First to go was UBS, as reported in the Wall Street Journal:

    “UBS AG sold its 1.3% stake in Bank of China Ltd. for US$808 million, according to people familiar with the matter, marking the first exit by a foreign strategic investor in a Chinese lender amid speculation that outside firms may cash out to replenish their weakened balance sheets.”

Bloomberg followed this up on January 8th by reporting that:

    “Royal Bank of Scotland Group Plc said it’s considering joining UBS AG and Hong Kong billionaire Li Ka- shing in selling Bank of China Ltd. shares as the end of a three-year lockup gives the U.K. lender a chance to raise funds.

    RBS, the biggest bank to be controlled by the U.K. government after a 20 billion-pound ($30 billion) bailout, said it is “examining” its $2.8 billion Bank of China stake as part of a companywide review initiated last quarter.
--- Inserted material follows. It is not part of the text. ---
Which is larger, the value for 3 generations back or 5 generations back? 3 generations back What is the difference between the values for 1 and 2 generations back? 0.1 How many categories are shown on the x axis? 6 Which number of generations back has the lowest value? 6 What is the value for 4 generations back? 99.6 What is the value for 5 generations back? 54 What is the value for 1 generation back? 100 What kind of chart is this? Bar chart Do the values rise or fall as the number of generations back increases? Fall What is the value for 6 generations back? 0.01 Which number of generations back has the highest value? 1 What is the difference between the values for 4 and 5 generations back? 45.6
Bank of China, the country’s third-largest lender, fell 7.9 percent in Hong Kong after Li sold 2 billion shares in the Beijing-based company.

    RBS Chief Executive Officer Stephen Hester may seek to use a $1.2 billion gain on the Bank of China stake to help repair a balance sheet crippled by more than 7 billion pounds ($11 billion) of writedowns in 2008. Foreign strategic investors hold about $46 billion of shares in China’s three largest banks, whose profits are slowing as the economy cools.
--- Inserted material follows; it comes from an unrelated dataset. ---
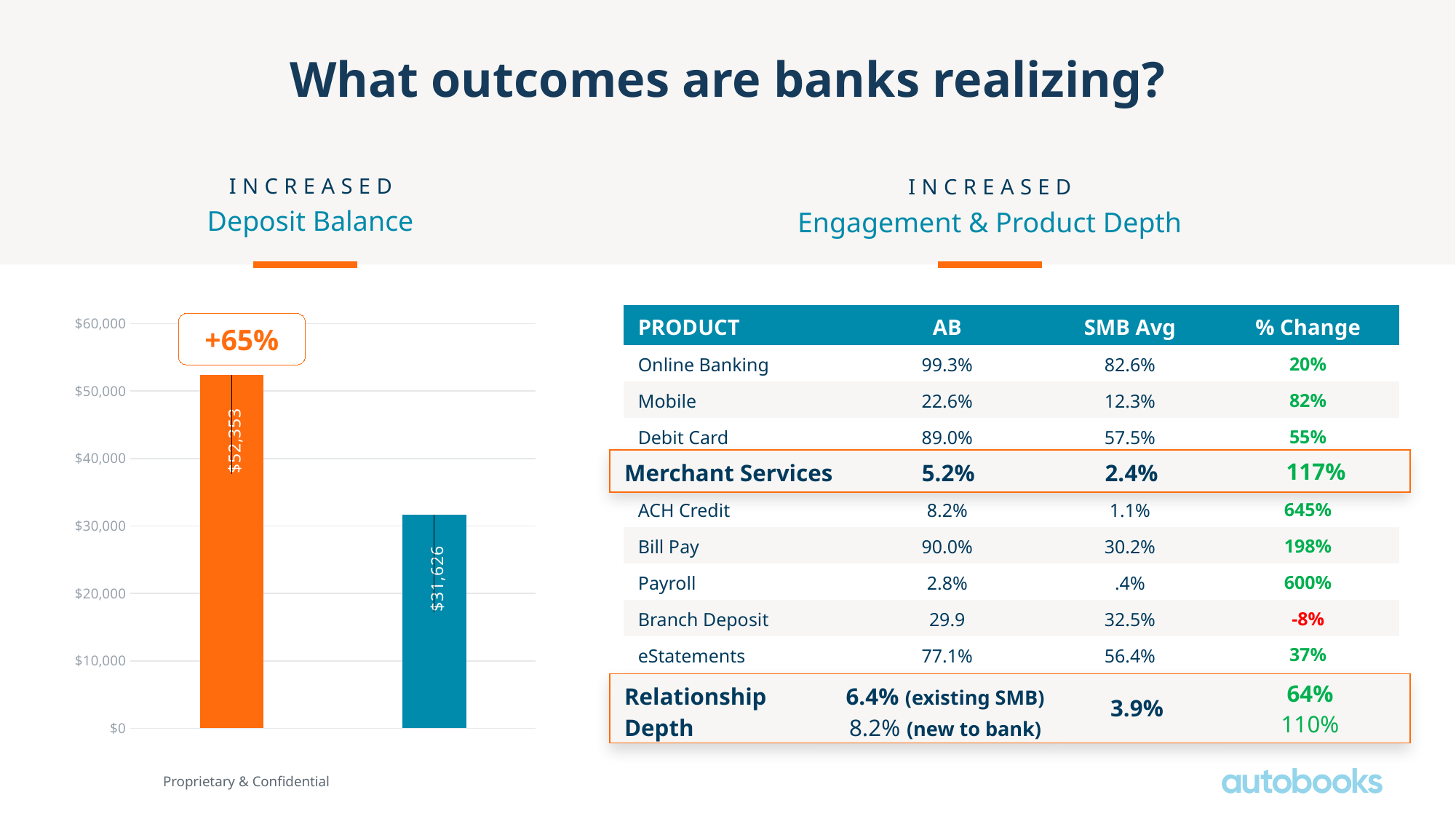
How many bars are plotted in the Deposit Balance chart? 2 In the Deposit Balance bar chart, what is the value of the shortest bar? $31,626 In the Deposit Balance bar chart, what is the value of the tallest bar? $52,353 What percentage change is shown in the callout above the orange bar in the Deposit Balance chart? +65% In the Deposit Balance bar chart, what is the difference between the orange bar and the blue bar? $20,727 In the Deposit Balance bar chart, what value is labelled on the orange bar? $52,353 What kind of chart is shown under the heading 'Increased Deposit Balance'? bar chart What is the highest value shown on the y-axis of the Deposit Balance bar chart? $60,000 In the Deposit Balance bar chart, is the value of the orange bar greater or less than $50,000? greater In the Deposit Balance bar chart, is the value of the blue bar greater or less than $40,000? less In the Deposit Balance bar chart, which bar is taller, the orange one or the blue one? the orange bar In the Deposit Balance bar chart, what value is labelled on the blue bar? $31,626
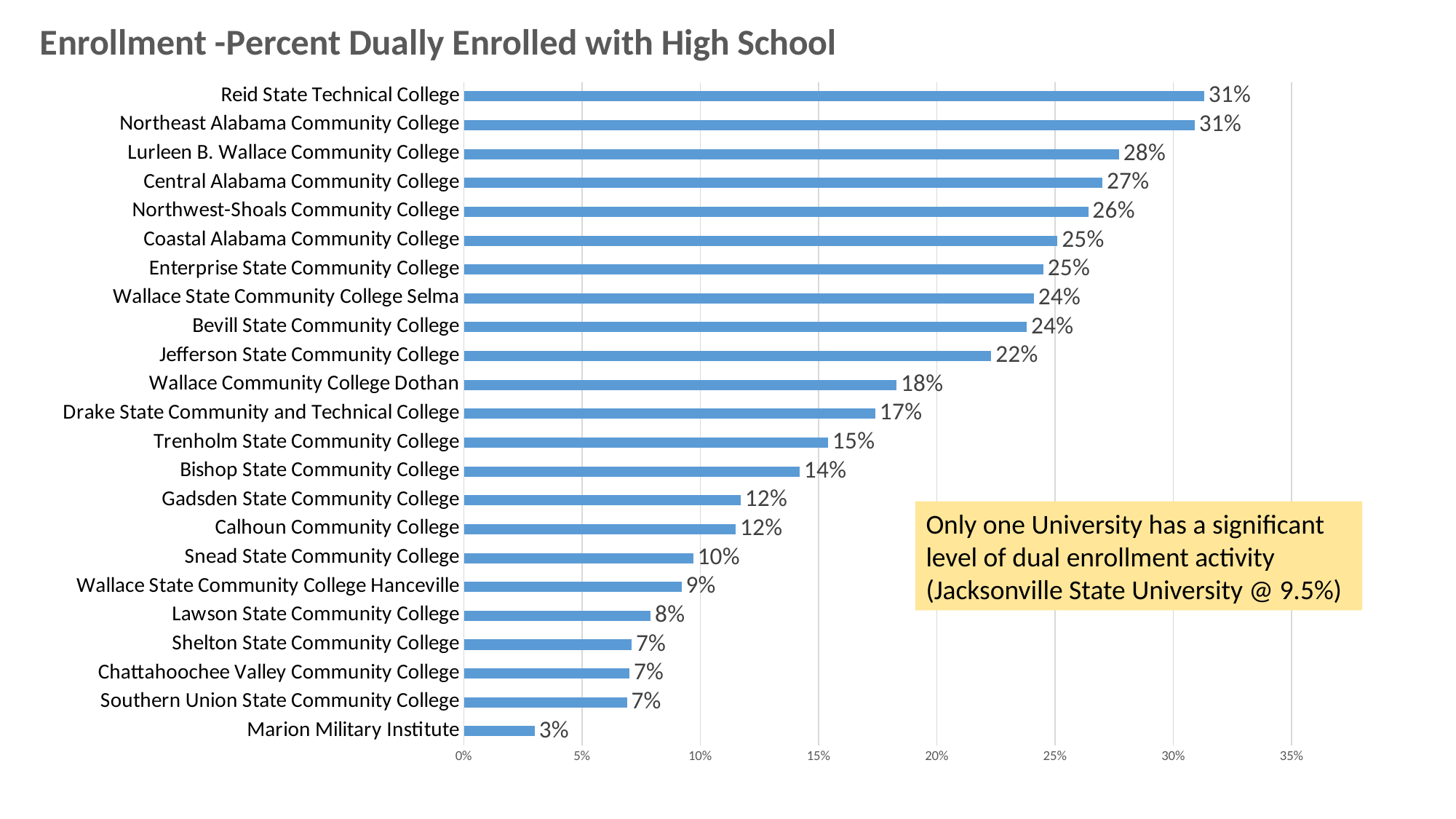
What is the value for Lurleen B. Wallace Community College? 28% According to the callout box, which university has a significant level of dual enrollment activity? Jacksonville State University What is the value for Wallace State Community College Hanceville? 9% What is the value for Jefferson State Community College? 22% How many colleges are shown in the chart? 23 What kind of chart is shown on the slide? bar chart Which is larger, the value for Trenholm State Community College or the value for Snead State Community College? Trenholm State Community College What is the difference between the values for Central Alabama Community College and Bishop State Community College? 13% What is the title of the chart? Enrollment -Percent Dually Enrolled with High School Is the value for Wallace Community College Dothan greater or less than 20%? less What is the value for Marion Military Institute? 3% Which college has the lowest percent dually enrolled with high school? Marion Military Institute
    …RBS, Bank of America Corp. and Goldman Sachs Group Inc. are among overseas financial firms that bought stakes in Chinese banks before they went public in 2005 and 2006. While the investors touted the “strategic” nature of their purchases, the $742 billion of writedowns and credit losses banks and brokers have recorded worldwide since 2007 added urgency to stake sales.

    …Bank of America sold $2.8 billion of shares in China Construction Bank Corp. yesterday, capitalizing on almost $14 billion of paper profits from its 2005 investment after paying almost $33 billion for Merrill Lynch & Co. in the biggest financial-services acquisition announced last year.

    Li, dubbed “Superman” by Hong Kong media for his investing skills, got 75 percent more for his Bank of China shares than he paid for them, netting him a profit of about $218 million. Li controls businesses spanning retail, real estate, container ports and energy in 57 countries.

    …Bank of China shares held by the RBS-led group, which also includes Merrill Lynch, fund managers D.E. Shaw & Co. LP, Oaktree Capital Management LLC and Och-Ziff Capital Management Group LLC., were locked up until the end of last year.

    The China Construction shares that Bank of America bought in 2005 became eligible for sale in October. Temasek Holdings Pte, the Singaporean state-owned investment company, can sell its 9.9 billion China Construction shares anytime, as its lockup agreement ended in August, according to the bank’s listing document.

    Goldman Sachs owns 16.5 billion shares in Industrial & Commercial Bank of China Ltd., the world’s largest bank by market value, and has agreed not to sell the shares until after April 28. American Express Co. and Allianz SE are among other strategic shareholders.”

Meanwhile, Chinese investments in foreign banks have not been looking so good…and it will be interesting to see the impact this has on China’s overseas direct investment strategy. More conservative, and more resources?